Task material:
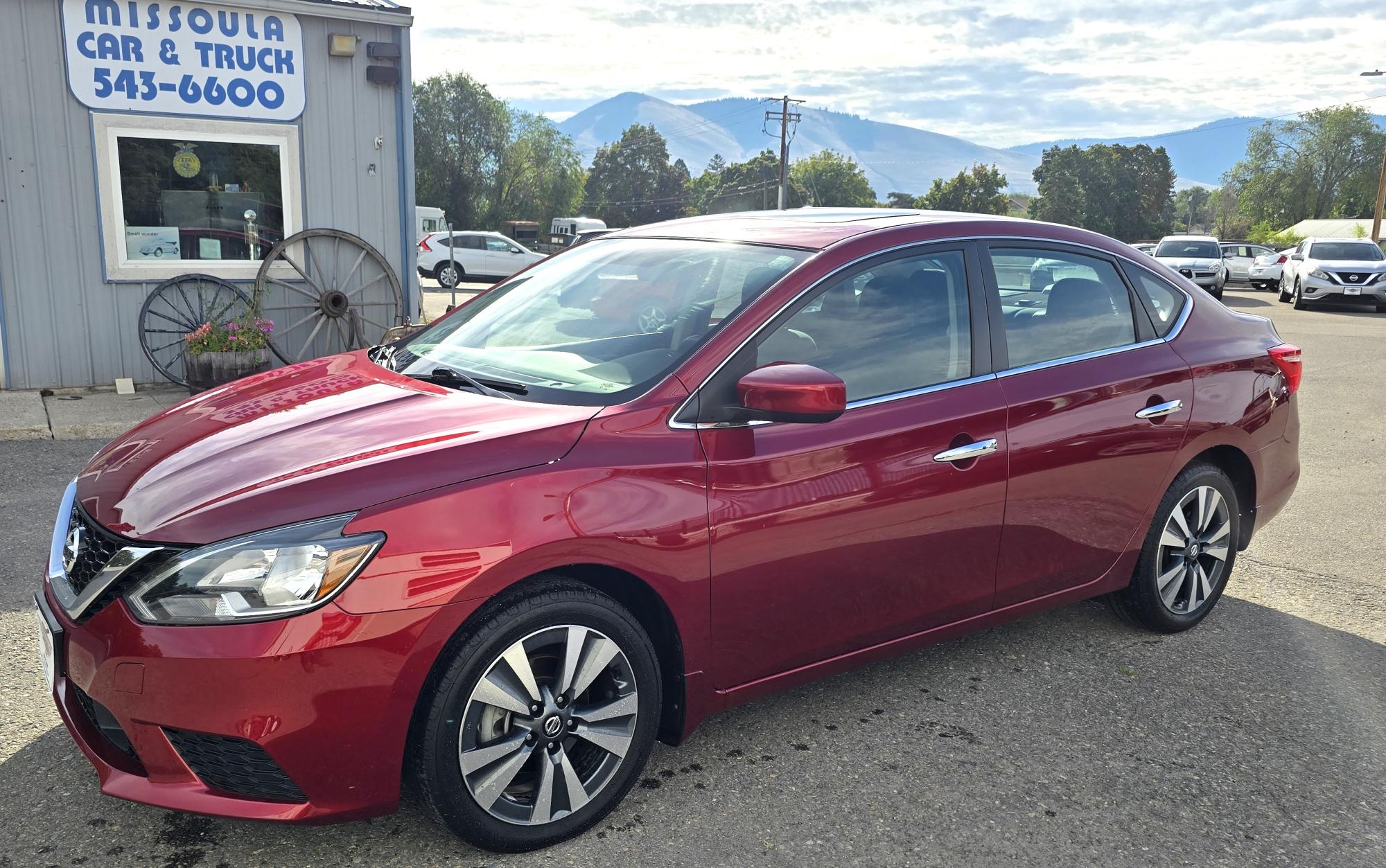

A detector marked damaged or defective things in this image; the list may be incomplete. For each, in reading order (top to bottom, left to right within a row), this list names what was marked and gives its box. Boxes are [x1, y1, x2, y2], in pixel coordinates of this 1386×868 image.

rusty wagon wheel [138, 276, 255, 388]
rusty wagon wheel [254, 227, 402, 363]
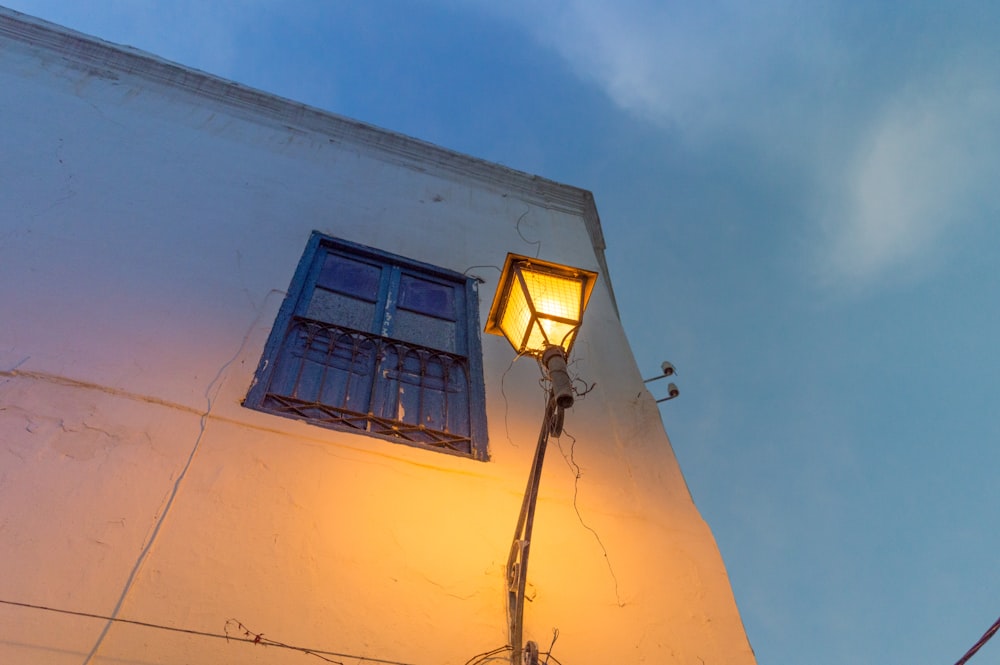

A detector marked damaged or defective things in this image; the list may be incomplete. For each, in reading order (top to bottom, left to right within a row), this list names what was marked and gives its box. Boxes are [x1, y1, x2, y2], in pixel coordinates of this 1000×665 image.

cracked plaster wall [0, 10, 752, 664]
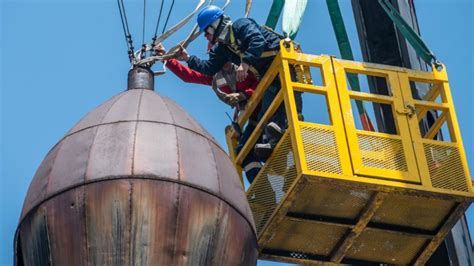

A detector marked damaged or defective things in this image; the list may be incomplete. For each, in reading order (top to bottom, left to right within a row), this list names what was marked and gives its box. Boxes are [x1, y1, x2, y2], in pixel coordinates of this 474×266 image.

Task to complete: Can you quote the rows above word for word, every line of them, but without the pictures?

Response below:
A detector marked damaged or defective things in this image; the list may be incomplete. For each, in reading order (top to bottom, left to right within a row), this list names what was marked and gives its box. Boxes are [x1, y1, x2, y2], in pixel coordinates of this 1386×868 image.

rusty wagon wheel [138, 276, 255, 388]
rusty wagon wheel [254, 227, 402, 363]

A detector marked damaged or defective things in this image; the list may be incomplete. For each, in reading order (top to bottom, left to right within a row), this list names what was marked and gives its box. Boxes are [x1, y1, x2, y2], in pixel coordinates of this 1000×665 image.

cracked plaster wall [0, 10, 752, 664]

A detector marked damaged or defective things in this image; the list may be incomplete. For each, in reading order (top to bottom, left to right within a row), this list names what was marked and gives its box. Boxes are [x1, y1, x2, y2], in pixel coordinates of this 474×266 image.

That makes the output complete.